Hamas claims two hostages rejected by Israel: The Unresolved Fate of Nurit Yitzhak and Yocheved Lifshitz
After the release of two American hostages, Judith and Natalie Raanan, from Gaza, Hamas made an announcement regarding the possible release of two more captives, Nurit Yitzhak and Yocheved Lifshitz.
Hamas cited “compelling humanitarian reasons” as the basis for their potential release. However, the Israeli government has rejected this claim, deeming it as mere “propaganda.”
On October 21, Hamas released a statement which read: “We informed our Qatari brothers yesterday evening that we would release the two captives,” which they named as Nurit Yitzhak and Yocheved Lifshitz alongside their ID numbers. Adding that they would release them using the “same procedures” as with the release of the two US hostages.
The statement followed, “We were planning to release both of them due to compelling humanitarian reasons and we asked nothing in return, however, the Israeli occupation government refused to receive them both.”
In a brief statement, Israeli Prime Minister Benjamin Netanyahu’s office declared, “We will not refer to false propaganda by Hamas.” The statement further affirmed, “We will continue to act in every way to return all the kidnapped and missing people home.”
This firm response by the Israeli has introduced a layer of complexity to the situation, with both sides maintaining differing accounts regarding the alleged rejected hostages.
About the hostages
Nurit Yitzhak and Yocheved Lifshitz’s situation is particularly concerning.
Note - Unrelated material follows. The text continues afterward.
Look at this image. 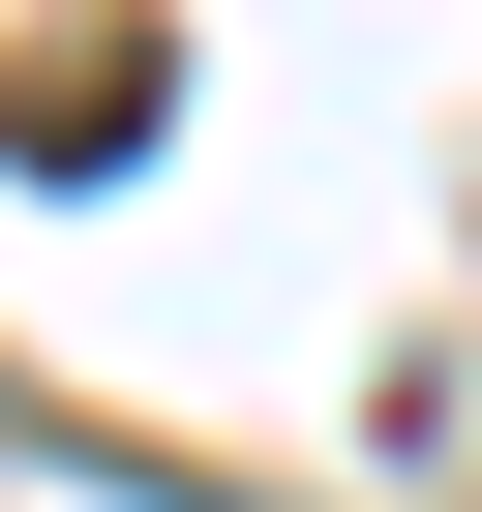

These women, both in their 80s, are facing particularly concerning circumstances due to their age and medical conditions.
Nurit Yitzhak, who is 80 years old and also known as Nurit Cooper, was kidnapped from Nir Oz along with her husband, Amiram, aged 85. The Coopers, pioneers who settled in the kibbutz nearly seven decades ago, have a deep connection to their community.
Their daughter-in-law Noa told the BBC about their family’s distressing experience, stating that the family’s last contact with the couple was during the Hamas attack when they were in their safe room. Later, the family managed to trace Amiram’s phone to Gaza, adding to their anxiety.
Noa also revealed that the couple is without their necessary medications, making their situation even more precarious.
Yocheved Lifshitz is 85 years old and, along with her husband Oded Lifshitz, was also kidnapped from their home in Kibbutz Nir Oz near the Gaza border.
Their grandson, Daniel Lifshitz, expressed the turmoil the family has been experiencing, describing it “like a roller coaster that you can’t leave.”
Speaking to Fox News, Daniel explained the harrowing events of the abduction. He recounted, “We had the first alarm, for the bombings, and then everybody went into the secure room. And then we knew that the terrorists, the Hamas terrorists entered the kibbutz. And since then, we didn’t get any message… we didn’t have any contact with them since then.”
Rutie Mizrachi, the couple’s niece, also shared her distress, revealing the challenges her aunt faces due to Parkinson’s disease, requiring medication and an oxygen tank to sleep.
“Every time I try to go to sleep, I have this vision of my aunt dragged,” said Rutie on CTV News
The Lifshitz couple is known for their dedication, having spent years volunteering to transport Palestinian medical patients from Gaza to Israeli hospitals. Their abduction by Hamas on October 7th has left their family and community pleading for their safe return.
In response to a press question about whether the US government takes Hamas’ potential release of two more hostages seriously and if they are working with Qatar for this purpose, Secretary of State Antony Blinken emphasised “Acts are what speak, not words, particularly from Hamas.”
He also confirmed “But we’ve been engaged, as I said, with partners. One of the first things that I did after the horrific attack of October 7th – and hostages were taken – men, women, young children, elderly people – it’s extraordinary – was to talk to everyone we could who might have influence with Hamas in terms of releasing them.”
With over 200 hostages still in captivity, there remains a significant amount of work ahead. Nonetheless, growing concerns revolve around the potential life-threatening risks faced by vulnerable individuals like Nurit and Yocheved, if negotiations continue to extend without access to their vital medications.